If the mosque rounds times to the nearest 5 minutes, the minimum achievable RMS is around 1.5 minutes (half of 5). This is normal. An RMS below 2 minutes is a good result for real-world data.
## Weighting
Use the `weight` field to de-emphasize less reliable observations:
```ts
// Older records you're less confident about
{ date: new Date('2022-06-01'), ..., fajr: 3.75, weight: 0.5 },
// Recent, verified observations
{ date: new Date('2024-06-01'), ..., fajr: 3.75, weight: 1.0 },
```
Weights are relative, not absolute. Setting all weights to 2.0 produces the same result as all 1.0.

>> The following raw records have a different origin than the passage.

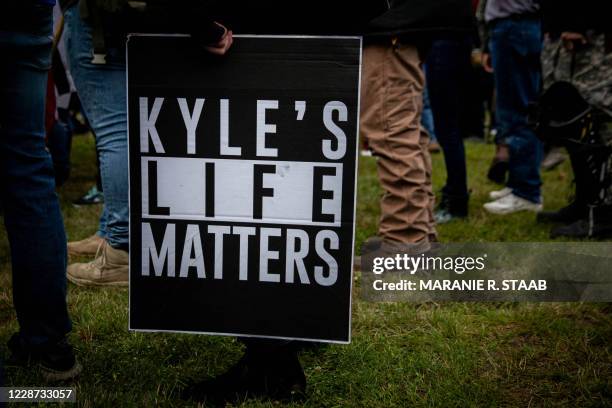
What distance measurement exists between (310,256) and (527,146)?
2803 mm

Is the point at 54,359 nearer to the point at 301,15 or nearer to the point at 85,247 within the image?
the point at 301,15

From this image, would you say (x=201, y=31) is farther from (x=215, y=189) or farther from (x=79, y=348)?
(x=79, y=348)

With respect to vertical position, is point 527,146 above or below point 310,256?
above

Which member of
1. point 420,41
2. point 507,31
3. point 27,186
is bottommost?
point 27,186

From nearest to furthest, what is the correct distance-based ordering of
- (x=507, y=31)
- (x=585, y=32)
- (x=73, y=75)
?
(x=73, y=75) < (x=585, y=32) < (x=507, y=31)

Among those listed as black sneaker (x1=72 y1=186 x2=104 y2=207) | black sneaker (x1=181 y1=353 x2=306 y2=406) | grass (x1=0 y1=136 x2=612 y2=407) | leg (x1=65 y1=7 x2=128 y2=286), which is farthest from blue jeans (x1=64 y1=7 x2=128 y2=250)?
black sneaker (x1=72 y1=186 x2=104 y2=207)

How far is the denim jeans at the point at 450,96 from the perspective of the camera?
3.53m

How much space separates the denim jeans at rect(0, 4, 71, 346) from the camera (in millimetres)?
1564

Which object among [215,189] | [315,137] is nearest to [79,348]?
[215,189]

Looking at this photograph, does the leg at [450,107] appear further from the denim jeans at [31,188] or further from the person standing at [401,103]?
the denim jeans at [31,188]

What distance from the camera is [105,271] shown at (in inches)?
102

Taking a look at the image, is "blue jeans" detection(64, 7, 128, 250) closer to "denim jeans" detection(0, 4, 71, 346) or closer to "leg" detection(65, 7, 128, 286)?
"leg" detection(65, 7, 128, 286)

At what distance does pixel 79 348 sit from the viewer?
199 cm

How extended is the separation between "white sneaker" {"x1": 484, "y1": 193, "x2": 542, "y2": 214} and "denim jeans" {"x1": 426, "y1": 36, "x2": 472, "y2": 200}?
0.34 m
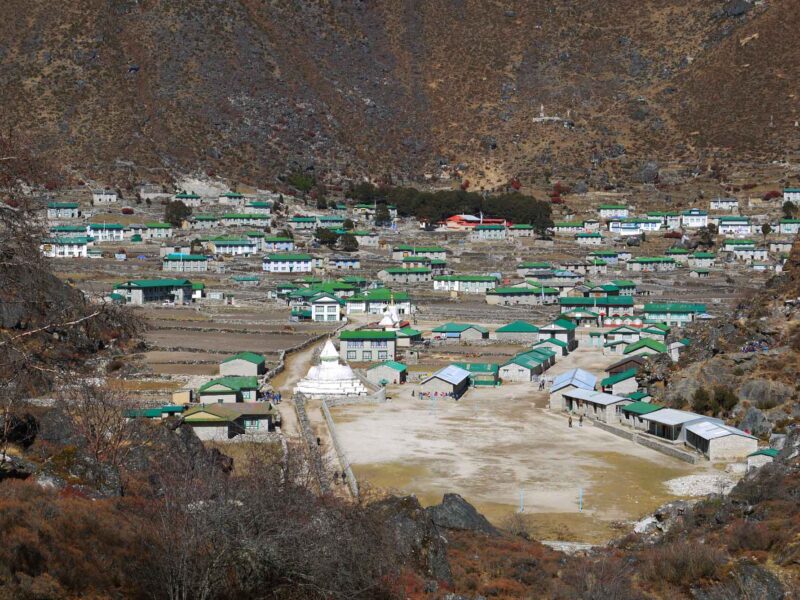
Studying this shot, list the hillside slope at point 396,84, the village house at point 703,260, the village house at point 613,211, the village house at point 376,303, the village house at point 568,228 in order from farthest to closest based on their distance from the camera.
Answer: the hillside slope at point 396,84
the village house at point 613,211
the village house at point 568,228
the village house at point 703,260
the village house at point 376,303

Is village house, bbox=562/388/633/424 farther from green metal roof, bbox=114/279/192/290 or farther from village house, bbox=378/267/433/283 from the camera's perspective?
village house, bbox=378/267/433/283

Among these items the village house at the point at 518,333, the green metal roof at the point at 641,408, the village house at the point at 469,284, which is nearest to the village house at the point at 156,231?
the village house at the point at 469,284

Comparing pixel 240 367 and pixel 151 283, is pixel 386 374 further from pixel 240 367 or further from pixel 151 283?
pixel 151 283

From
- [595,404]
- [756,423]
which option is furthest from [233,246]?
[756,423]

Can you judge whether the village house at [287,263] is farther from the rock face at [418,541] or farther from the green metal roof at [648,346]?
the rock face at [418,541]

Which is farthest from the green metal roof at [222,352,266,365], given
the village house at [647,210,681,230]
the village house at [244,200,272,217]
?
the village house at [647,210,681,230]

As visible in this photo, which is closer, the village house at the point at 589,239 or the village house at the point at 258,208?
the village house at the point at 589,239
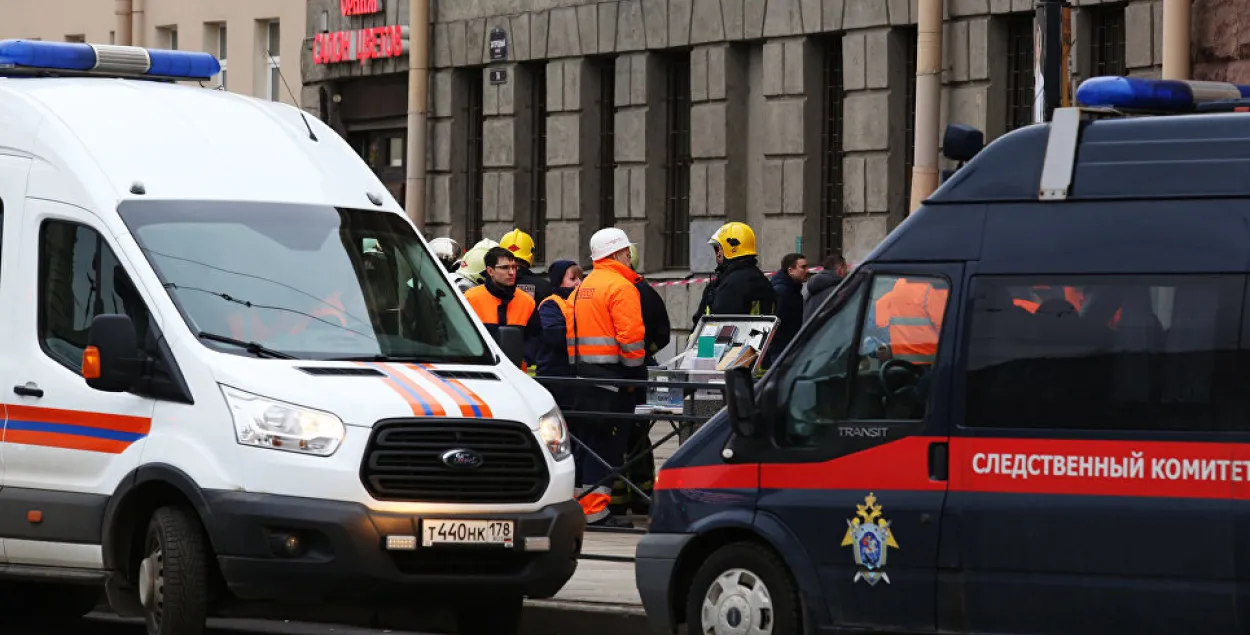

## Example dataset (8 observations, New York)
```ts
const observations = [
// Winter
{ date: new Date('2024-01-15'), lat: 40.71, lng: -74.01, tz: -5, fajr: 5.97, isha: 18.42 },
{ date: new Date('2024-02-15'), lat: 40.71, lng: -74.01, tz: -5, fajr: 5.62, isha: 18.92 },
// Spring
{ date: new Date('2024-04-01'), lat: 40.71, lng: -74.01, tz: -4, fajr: 5.12, isha: 20.37 },
{ date: new Date('2024-05-01'), lat: 40.71, lng: -74.01, tz: -4, fajr: 4.52, isha: 20.87 },
// Summer
{ date: new Date('2024-06-21'), lat: 40.71, lng: -74.01, tz: -4, fajr: 3.65, isha: 21.78 },
{ date: new Date('2024-08-01'), lat: 40.71, lng: -74.01, tz: -4, fajr: 4.15, isha: 21.17 },
// Autumn
{ date: new Date('2024-10-01'), lat: 40.71, lng: -74.01, tz: -4, fajr: 5.28, isha: 19.45 },
{ date: new Date('2024-11-01'), lat: 40.71, lng: -74.01, tz: -5, fajr: 5.62, isha: 18.12 },
];
```
Note: New York uses UTC-5 (EST) in winter and UTC-4 (EDT) in summer. Always use the actual UTC offset in effect on each date.